In Scripture, you won’t find any more intimate expression than the Aramaic, “Abba!”  When Paul uses the “Abba” language in verse 15, he is using a family term.  It’s the language of intimacy and trust.[4]  Our English equivalent would be when a child says in the most intimate way possible, “Daddy!”  It’s the language of longing when your child cries out at night after they’ve had a bad dream.  It’s the shriek of joy in nonsense syllables when they see you coming home after work and they can’t wait to wrestle with you on the floor.  Eugene Peterson says that our expressions of intimacy toward God, our Abba’s, contain the most basic expressions of our human condition.[5]  It’s how we talk when we know we’re God’s children, when we know we’re wanted by God.  It’s how we talk when we’re not suspicious of God and know we’re free in Christ.
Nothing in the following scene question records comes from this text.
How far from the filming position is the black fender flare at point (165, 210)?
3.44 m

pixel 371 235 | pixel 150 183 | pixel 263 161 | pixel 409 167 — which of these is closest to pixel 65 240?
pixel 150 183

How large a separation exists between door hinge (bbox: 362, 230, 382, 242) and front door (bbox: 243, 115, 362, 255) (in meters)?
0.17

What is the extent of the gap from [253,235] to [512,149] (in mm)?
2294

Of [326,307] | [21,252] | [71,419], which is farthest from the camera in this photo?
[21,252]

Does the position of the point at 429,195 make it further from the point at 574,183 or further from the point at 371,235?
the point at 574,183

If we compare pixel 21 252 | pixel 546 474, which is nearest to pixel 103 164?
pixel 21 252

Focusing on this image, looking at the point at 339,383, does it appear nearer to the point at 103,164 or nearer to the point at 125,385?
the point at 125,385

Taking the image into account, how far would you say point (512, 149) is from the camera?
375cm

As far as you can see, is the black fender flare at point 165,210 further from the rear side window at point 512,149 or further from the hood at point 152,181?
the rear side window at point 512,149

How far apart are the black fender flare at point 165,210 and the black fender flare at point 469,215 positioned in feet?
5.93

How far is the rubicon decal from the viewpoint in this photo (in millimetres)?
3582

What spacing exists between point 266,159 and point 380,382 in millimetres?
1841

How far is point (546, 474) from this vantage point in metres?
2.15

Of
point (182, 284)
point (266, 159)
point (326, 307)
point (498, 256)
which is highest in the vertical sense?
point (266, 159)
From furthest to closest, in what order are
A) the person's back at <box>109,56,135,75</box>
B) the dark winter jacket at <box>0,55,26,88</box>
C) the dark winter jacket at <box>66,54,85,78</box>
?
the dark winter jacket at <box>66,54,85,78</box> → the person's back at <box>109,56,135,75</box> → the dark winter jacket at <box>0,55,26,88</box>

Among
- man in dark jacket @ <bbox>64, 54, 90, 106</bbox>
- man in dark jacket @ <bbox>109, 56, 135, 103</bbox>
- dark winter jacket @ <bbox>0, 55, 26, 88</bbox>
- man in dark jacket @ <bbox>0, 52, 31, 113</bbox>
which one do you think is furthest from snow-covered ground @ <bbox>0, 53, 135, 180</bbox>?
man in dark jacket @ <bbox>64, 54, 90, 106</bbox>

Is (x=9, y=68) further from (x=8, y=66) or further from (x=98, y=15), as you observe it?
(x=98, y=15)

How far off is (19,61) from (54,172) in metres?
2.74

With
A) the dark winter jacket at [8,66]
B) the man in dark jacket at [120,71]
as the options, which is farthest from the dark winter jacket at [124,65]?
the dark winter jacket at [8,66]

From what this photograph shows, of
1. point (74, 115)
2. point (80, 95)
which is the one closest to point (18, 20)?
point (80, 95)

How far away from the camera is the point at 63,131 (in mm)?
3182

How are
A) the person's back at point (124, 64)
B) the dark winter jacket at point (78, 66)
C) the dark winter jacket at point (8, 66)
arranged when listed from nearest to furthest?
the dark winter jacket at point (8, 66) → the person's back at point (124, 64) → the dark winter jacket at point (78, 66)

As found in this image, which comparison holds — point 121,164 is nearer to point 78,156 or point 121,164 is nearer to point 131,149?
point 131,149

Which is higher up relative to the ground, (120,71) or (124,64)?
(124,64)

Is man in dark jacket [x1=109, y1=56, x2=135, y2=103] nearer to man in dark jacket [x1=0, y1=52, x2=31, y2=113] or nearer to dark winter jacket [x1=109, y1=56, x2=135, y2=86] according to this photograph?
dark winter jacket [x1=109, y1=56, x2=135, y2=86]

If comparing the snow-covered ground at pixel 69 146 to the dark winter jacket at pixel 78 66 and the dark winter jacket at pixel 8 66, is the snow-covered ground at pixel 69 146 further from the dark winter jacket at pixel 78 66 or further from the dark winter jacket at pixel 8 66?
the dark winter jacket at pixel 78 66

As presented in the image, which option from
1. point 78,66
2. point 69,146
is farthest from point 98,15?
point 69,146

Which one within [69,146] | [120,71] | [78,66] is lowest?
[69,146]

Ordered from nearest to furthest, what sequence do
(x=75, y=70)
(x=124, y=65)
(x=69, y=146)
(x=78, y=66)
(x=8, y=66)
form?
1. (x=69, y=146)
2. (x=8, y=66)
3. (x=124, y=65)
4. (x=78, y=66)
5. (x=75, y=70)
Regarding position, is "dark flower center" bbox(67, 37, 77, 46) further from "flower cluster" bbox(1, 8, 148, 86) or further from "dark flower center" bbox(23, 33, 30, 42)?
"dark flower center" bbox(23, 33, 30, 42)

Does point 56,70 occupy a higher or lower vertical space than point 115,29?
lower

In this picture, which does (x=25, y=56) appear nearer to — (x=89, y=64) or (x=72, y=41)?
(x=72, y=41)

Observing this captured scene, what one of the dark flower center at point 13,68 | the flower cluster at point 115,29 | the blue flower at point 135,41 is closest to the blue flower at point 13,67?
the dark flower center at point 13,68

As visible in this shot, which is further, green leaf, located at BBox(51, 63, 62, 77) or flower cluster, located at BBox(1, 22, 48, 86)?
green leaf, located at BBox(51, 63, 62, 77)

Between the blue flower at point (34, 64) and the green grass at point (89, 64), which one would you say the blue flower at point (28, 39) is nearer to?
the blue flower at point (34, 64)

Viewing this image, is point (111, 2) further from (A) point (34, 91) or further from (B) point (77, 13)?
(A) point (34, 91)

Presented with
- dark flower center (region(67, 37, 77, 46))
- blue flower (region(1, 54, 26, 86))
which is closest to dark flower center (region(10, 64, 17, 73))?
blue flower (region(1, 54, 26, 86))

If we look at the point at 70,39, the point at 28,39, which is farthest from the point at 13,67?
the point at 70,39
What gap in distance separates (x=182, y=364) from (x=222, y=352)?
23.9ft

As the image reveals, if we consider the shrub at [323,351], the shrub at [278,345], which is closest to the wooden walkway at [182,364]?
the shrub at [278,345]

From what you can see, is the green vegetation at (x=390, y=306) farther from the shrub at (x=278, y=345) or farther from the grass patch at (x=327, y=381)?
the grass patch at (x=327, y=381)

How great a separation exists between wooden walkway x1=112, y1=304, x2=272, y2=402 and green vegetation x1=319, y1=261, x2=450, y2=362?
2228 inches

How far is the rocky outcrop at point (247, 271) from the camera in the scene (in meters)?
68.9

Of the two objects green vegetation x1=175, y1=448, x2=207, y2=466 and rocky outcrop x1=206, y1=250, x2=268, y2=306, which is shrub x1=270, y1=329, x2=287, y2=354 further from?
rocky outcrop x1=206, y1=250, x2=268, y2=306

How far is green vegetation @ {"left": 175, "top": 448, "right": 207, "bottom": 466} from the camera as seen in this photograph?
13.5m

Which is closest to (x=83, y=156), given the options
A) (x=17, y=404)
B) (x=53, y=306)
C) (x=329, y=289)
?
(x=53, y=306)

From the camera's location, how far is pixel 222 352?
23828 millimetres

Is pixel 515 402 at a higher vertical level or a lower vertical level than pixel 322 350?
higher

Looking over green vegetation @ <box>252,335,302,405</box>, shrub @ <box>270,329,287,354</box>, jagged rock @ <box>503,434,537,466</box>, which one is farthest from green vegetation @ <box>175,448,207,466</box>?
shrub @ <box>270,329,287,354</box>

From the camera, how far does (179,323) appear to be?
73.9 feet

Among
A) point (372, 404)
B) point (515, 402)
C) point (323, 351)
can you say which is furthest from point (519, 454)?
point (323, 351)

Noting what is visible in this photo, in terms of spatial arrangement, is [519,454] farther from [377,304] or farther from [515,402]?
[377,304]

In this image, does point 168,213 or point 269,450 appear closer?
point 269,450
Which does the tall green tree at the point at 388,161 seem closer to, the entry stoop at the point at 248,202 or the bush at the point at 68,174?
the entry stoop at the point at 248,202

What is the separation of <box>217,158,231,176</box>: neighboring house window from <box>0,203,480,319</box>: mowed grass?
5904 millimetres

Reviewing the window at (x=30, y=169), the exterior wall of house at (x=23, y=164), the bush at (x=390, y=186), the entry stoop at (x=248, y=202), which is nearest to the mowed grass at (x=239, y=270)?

Each week we say the Lord’s Prayer together as a part of our worship.  You know how it begins don’t you.  We start out saying, “Our Father…”  When we do this, we should really be saying something like, “Daddy” because the beginning of this prayer is a call to intimacy with God.  We are proclaiming that we are sons and daughters of God.  We’re not simply addressing the Divine but we’re making a statement about our family.  We’re in God’s family.

There are an estimated 120,000 children adopted in the US each year.[6]  These children are grafted into new families.  Perhaps there are people here today who would like to be adopted by God into the family of faith.  God longs for you to be part of the family of God, to live as one free in Christ. 

Amen.



[1] Elisabeth Ann Johnson, “Texts in Context: Waiting for Adoption: Reflections on Romans 8:12-25,” Word & World, Volume 22, Number 3, Summer 2002, p. 309.

[2] See http://www.infoplease.com/spot/slavery1.html

[3] See http://www.gvnet.com/humantrafficking/USA.htm

[4] Luke Timothy Johnson, Reading Romans: A Literary and Theological Commentary (Macon, GA: Smyth & Helwys, 2001), p. 134.

[5] Eugene Peterson, “Theological Table-talk: First Language,” Theology Today, Volume 42, July 1985, p. 213.